=== Input rows ===
**********

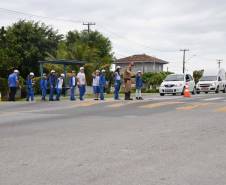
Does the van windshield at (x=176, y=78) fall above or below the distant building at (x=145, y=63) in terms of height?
below

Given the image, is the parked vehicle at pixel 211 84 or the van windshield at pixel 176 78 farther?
the parked vehicle at pixel 211 84

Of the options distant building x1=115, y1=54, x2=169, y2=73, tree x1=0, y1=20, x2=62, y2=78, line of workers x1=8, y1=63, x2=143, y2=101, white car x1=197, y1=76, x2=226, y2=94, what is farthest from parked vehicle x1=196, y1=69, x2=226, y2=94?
distant building x1=115, y1=54, x2=169, y2=73

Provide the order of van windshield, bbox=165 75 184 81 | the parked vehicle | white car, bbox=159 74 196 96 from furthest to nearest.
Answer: the parked vehicle → van windshield, bbox=165 75 184 81 → white car, bbox=159 74 196 96

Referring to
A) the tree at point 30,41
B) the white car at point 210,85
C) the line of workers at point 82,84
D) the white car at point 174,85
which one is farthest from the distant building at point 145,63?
the line of workers at point 82,84

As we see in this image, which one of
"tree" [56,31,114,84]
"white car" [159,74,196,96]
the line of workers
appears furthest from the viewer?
"tree" [56,31,114,84]

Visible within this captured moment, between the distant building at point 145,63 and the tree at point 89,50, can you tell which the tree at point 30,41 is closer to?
the tree at point 89,50

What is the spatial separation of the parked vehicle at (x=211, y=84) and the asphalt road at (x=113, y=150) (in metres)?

**********

Reproduce all the rows above word for word, omitting the pictures.

Does the van windshield at (x=176, y=78) fall above or below the distant building at (x=145, y=63) in terms of height?
below

Given the image, is the parked vehicle at pixel 211 84 or the van windshield at pixel 176 78 farther?
the parked vehicle at pixel 211 84

Of the options distant building x1=115, y1=54, x2=169, y2=73, tree x1=0, y1=20, x2=62, y2=78, line of workers x1=8, y1=63, x2=143, y2=101, white car x1=197, y1=76, x2=226, y2=94, what is farthest from parked vehicle x1=196, y1=69, x2=226, y2=94?
distant building x1=115, y1=54, x2=169, y2=73

Provide the order of van windshield, bbox=165 75 184 81 | the parked vehicle | white car, bbox=159 74 196 96 from furthest to nearest.
Answer: the parked vehicle → van windshield, bbox=165 75 184 81 → white car, bbox=159 74 196 96

Referring to
A) the tree at point 30,41
B) the white car at point 210,85
C) the line of workers at point 82,84
D) the white car at point 174,85
which one is farthest from the distant building at point 145,63?
the line of workers at point 82,84

As we see in this image, which one of
"tree" [56,31,114,84]
"white car" [159,74,196,96]
the line of workers
appears furthest from the viewer?
"tree" [56,31,114,84]

Visible within this captured moment, between the distant building at point 145,63 and the tree at point 89,50, can you tell which the tree at point 30,41 is closer to?
the tree at point 89,50

What is the spatial separation of the parked vehicle at (x=211, y=84) and the asphalt road at (x=113, y=150) (in metres)?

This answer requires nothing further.